Aún más sorprendente es su afirmación de que, para ser admitido en el banquete, no importa tanto pertenecer a una institución, sino seguir fielmente sus enseñanzas. Así, podemos imaginar que muchos vendrán y dirán: «Aquí estoy, Señor. Nos conocemos bien, ¿no? He sido un buen católico toda mi vida. He participado en varias asociaciones piadosas. He formado parte de la Acción Católica, de los Hijos de María, del Neo catecumenado... o incluso he sido monje durante 30 años, etc...». El Señor podría entonces decir: Lo siento, pero no te conozco. No eres uno de los que han vivido según mis mandamientos de amor y justicia, de compasión y perdón. He oído hablar de ti, pero no te conozco. No has compartido tus riquezas con los pobres. Has sido duro en los negocios y has causado la ruina de muchos.

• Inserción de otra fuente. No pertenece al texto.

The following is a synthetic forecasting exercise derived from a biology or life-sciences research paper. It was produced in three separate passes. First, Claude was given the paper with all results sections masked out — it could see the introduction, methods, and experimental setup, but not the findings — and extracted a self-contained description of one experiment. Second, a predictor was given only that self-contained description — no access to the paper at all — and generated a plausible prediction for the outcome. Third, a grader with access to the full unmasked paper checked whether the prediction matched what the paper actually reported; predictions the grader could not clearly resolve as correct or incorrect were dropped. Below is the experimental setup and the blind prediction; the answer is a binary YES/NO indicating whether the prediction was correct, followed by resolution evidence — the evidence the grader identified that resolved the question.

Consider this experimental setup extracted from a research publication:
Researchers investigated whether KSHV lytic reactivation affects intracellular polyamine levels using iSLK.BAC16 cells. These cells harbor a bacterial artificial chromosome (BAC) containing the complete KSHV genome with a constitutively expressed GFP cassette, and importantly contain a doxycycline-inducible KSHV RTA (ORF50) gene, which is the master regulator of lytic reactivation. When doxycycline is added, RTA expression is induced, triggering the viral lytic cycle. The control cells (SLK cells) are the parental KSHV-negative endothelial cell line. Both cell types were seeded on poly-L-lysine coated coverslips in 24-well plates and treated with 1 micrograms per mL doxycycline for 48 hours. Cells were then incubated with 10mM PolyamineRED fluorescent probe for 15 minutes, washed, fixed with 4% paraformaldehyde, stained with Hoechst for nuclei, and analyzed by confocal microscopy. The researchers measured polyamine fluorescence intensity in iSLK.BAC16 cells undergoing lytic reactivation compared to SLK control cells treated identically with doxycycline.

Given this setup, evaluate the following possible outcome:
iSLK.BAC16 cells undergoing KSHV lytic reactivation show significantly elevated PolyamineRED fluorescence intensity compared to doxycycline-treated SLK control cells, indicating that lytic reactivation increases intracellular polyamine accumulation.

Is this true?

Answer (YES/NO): NO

No has olvidado una ofensa o una injusticia que te hizo un hermano o una hermana hace veinte años. Es una lástima, pero no eres de los míos».
Y también podríamos imaginar que viene alguien que nunca ha oído hablar de Jesús, o tal vez alguien que se considera ateo, porque ha rechazado una idea falsa de Dios que le habían transmitido. Y Jesús le dirá tal vez: «Bienvenido a mi reino». Entonces esa persona le dirá: «Debes estar equivocado. Debes confundirme con otro. ¿No sabes que no soy católico o que abandoné la Iglesia a los dieciocho años?». Y Jesús responderá: «No me importa lo que tengas en la cabeza. El hecho es que tu corazón siempre ha estado conmigo. Has vivido según los valores por los que yo viví y morí. Siempre me has conocido, aunque quizá no supieras mi nombre. Bienvenido a mi reino».
Todo esto puede parecer escandaloso para los buenos cristianos que somos. Pero es la enseñanza de Jesús.
El hecho de que Dios hubiera elegido a Israel no implicaba ningún privilegio. Esa elección simplemente le daba al pueblo de Israel un papel único en el plan universal de salvación, una salvación que es para todas las naciones. Del mismo modo, el hecho de que hayamos sido elegidos y llamados a ser miembros de la Iglesia, o incluso miembros de una comunidad monástica, no implica ningún privilegio. Implica una misión.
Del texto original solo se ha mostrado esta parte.